As pautas de Moro e de Guedes concorrem em prioridade no Congresso e uma pode atrapalhar a outra na busca de votos. Presidentes de dois partidos alinhados ao governo disseram à Bloomberg sob condição de anonimato que o pacote anticrime ofusca e dispersa o debate da Previdência entre os congressistas.
“As duas pautas são importantes para o Brasil, mas eu compreendo que a reforma da Previdência é urgente e prioritária para o Senado e para a Câmara. Elas vão tramitar, mas meu sentimento é que parlamentares estão priorizando a Previdência”, disse na quarta-feira o presidente do Senado, Davi Alcolumbre (DEM-AP).
“Os nichos de poder são muito evidentes na gestão Bolsonaro. O governo está vivendo um momento de conflito, confusão e acomodação”, avalia o cientista político e diretor do Instituto de Ciência Política da UnB, Paulo Calmon.
Outro exemplo de dissonância interna foi percebido nas eleições a presidente da Câmara e do Senado e no decreto que flexibilizou a posse de armas. Nas disputas no Congresso, Guedes e Onyx tinham candidatos diferentes. Quanto às armas, promessa de campanha de Bolsonaro, ele desprezou sugestões de Moro. Guedes, Mourão e Onyx também divergiram publicamente sobre a fórmula de adoção da idade mínima para aposentadoria.
Entre a viagem à Suíça para o Fórum Econômico de Davos e a recuperação pós-cirúrgica no hospital Albert Einstein, Bolsonaro passou metade dos primeiros 40 dias como presidente fora de seu gabinete. Enquanto isso, Mourão manteve uma agenda intensa de compromissos e instalou um inédito comitê de imprensa próximo à sua sala no prédio anexo, no subsolo do Planalto, dando vários briefings por dia com comentários sobre questões do aborto às reformas econômicas.
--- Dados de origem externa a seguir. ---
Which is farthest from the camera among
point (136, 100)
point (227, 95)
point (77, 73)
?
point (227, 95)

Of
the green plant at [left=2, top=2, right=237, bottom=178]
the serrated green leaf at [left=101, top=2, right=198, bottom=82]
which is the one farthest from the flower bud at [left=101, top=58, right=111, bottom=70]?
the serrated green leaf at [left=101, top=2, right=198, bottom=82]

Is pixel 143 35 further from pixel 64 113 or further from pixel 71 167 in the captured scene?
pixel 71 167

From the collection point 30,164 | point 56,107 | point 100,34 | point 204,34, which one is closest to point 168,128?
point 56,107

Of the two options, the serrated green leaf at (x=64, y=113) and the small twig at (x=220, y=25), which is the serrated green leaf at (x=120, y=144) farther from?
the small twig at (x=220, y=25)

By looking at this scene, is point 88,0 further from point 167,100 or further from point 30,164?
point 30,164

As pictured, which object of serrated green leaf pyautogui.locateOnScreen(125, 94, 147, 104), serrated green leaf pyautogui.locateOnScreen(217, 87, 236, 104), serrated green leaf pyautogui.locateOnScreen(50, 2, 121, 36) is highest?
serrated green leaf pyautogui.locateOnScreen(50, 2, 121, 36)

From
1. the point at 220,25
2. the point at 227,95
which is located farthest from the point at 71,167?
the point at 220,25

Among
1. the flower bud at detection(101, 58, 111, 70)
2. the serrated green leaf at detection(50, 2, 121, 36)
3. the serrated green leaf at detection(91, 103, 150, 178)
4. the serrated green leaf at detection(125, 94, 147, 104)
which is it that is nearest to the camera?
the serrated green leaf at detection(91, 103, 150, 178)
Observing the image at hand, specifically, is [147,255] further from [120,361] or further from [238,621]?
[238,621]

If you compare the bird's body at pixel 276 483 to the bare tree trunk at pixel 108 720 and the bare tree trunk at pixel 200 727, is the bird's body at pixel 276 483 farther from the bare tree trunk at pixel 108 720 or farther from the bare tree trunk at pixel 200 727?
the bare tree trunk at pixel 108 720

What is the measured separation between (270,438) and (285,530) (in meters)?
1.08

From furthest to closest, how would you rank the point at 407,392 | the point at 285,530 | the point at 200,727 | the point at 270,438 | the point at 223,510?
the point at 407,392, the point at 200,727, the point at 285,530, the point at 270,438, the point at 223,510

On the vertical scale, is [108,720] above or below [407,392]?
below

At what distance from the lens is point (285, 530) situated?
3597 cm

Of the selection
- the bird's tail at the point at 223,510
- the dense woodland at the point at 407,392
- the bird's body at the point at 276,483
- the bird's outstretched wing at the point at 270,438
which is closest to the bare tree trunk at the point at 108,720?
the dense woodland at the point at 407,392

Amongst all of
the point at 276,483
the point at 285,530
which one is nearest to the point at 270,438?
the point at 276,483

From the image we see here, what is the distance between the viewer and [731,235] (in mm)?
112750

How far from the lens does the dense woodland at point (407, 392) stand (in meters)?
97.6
A movimentação do vice foi o suficiente para irritar dois dos maiores gurus da turma de Bolsonaro. Olavo de Carvalho e Steve Bannon passaram a detoná-lo em entrevistas e nas redes sociais. Mourão respondeu aos ataques publicamente com bom-humor: “Eu sou um cara legal, pô”, declarou a jornalistas.
Pessoas próximas a Mourão atribuem os ataques de bolsonaristas a uma visão infantil de que ele quer ocupar o espaço do presidente e a um desnível intelectual evidente entre o presidente e seus ministros técnicos e militares, entre eles, o vice.
A expectativa no Planalto é com a volta de Bolsonaro a Brasília (ainda sem data porque ele segue internado em São Paulo se recuperando de uma cirurgia) e com o papel de líder que terá dali para frente. De volta ao combate, espera-se que ele tenha a capacidade de amalgamar frentes fragmentadas de poder e de dissipar teorias de que num governo de superministros e de um vice atuante não se imponha como um estadista.